Your transcription must include every record word for word and no pictures.
START Information supplied
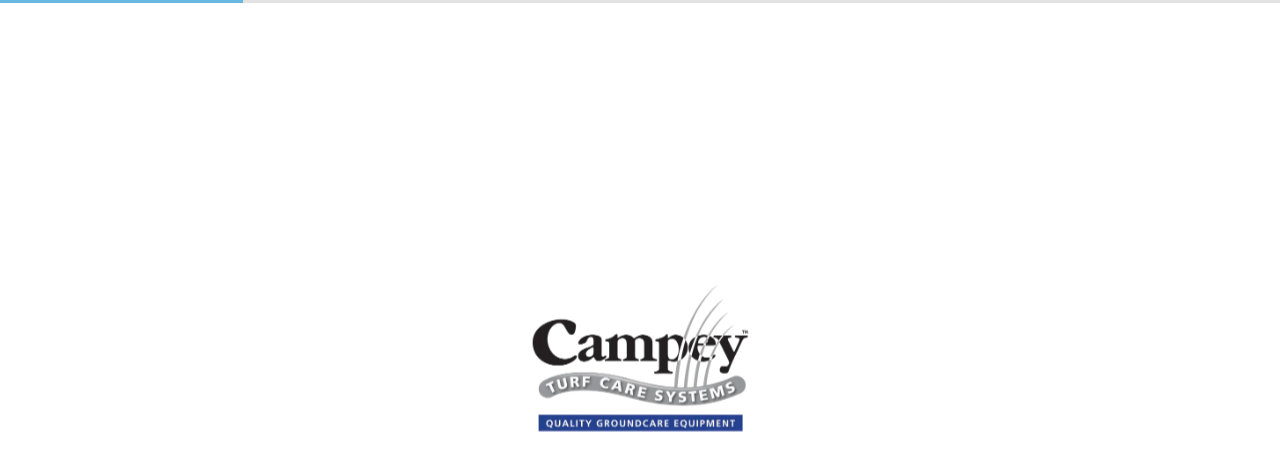

--- FILE ---
content_type: text/css
request_url: https://campeyturfcare.com/wp-content/uploads/so-css/so-css-Avada.css?ver=1565865576
body_size: -231
content:
.post-password-form {
  letter-spacing: 0px;
  top: 0px;
  padding-top: 10%;
  text-align: center;
  padding-bottom: 55%;
}

/*
.post-content p {
  margin-bottom: 42px;
}
*/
END Information supplied
■ Result of this exercise
--- FILE ---
content_type: text/css
request_url: https://campeyturfcare.com/wp-content/uploads/so-css/so-css-Avada.css?ver=1565865576
body_size: -231
content:
.post-password-form {
  letter-spacing: 0px;
  top: 0px;
  padding-top: 10%;
  text-align: center;
  padding-bottom: 55%;
}

/*
.post-content p {
  margin-bottom: 42px;
}
*/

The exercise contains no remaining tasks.